AWS Lambda Functions

  • AppSync GraphQL API Handler: Function responsible for handling all inbound GraphQL API requests and processing them. [Required]
    • Note: The AppSync API handler acts as a single lambda for all API requests. This means that this function has a fairly broad permission set attached to interact with database, data stores, AWS Services, etc.

AppSync

  • GraphQL API: Primary API for App, containing both Realtime Streaming for Chatbot and Rest API for data. [Required]
    • Note: Optionally set GraphQL to be private, within a VPC and not exposed to public internet.
    • GraphQL API Resolvers have permissions to call their defined functions/endpoints

User Interface

Amazon Simple Storage Service (S3)

  • Upload Logs Bucket: Bucket that logs from user uploads is stored [Required]
  • Website Bucket: Bucket that contains the front-end React-based UI [Required]

Amazon CloudFront

  • Front-End Distribution: Public facing CDN serving the website content from the Website Bucket. [Optional, default included]
    • Note:By default, the solution is configured as public facing with a CloudFront Distribution. During pre-deployment configuration, the solution can be deployed inside a VPC as a private site.
    • "Public" refers to accessibility of the website, not ability to login. A Public site leverages Amazon Cognito as described in the Authentication section.
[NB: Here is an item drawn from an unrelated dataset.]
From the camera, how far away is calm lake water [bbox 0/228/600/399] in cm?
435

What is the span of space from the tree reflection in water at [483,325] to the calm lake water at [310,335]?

VPC, Load Balancing, & Networking

  • Private Website Configuration: The solution can be deployed as a private site, with restricted external access. During pre-deployment configuration, the solution can be deployed within a VPC by deploying an Application Load Balancer inside the VPC. This additionally routes traffic between services via VPC Endpoints (e.g. S3 access) [Optional, alternative to CloudFront deployment]

ML Models & Endpoints

Note: During the pre-deployment configuration, there is a range of configurations that can be applied to customize model usage to meet specific needs. There is model usage associated with inference and text embedding.

Bedrock

  • General Model Access: General access to all bedrock models enabled in the account/region. [Optional]
    • Bedrock access be disabled (not enabled) via the configuration process before deployment.
  • Restricted Model Access: If Bedrock is enabled, an IAM Role ARN can be provided to set custom permissions. This is the alternative to the General Model Access. [Optional]

SageMaker

  • Deployed Models: Access to the deployment models. This is customizable during the pre-deployment configuration and can vary depending on settings applied. [Optional]

This list does not include details around the IAM permissions required for operation of the solution as much of the permissions dynamic based on the pre-deployment configurations.

This library is licensed under the MIT-0 License.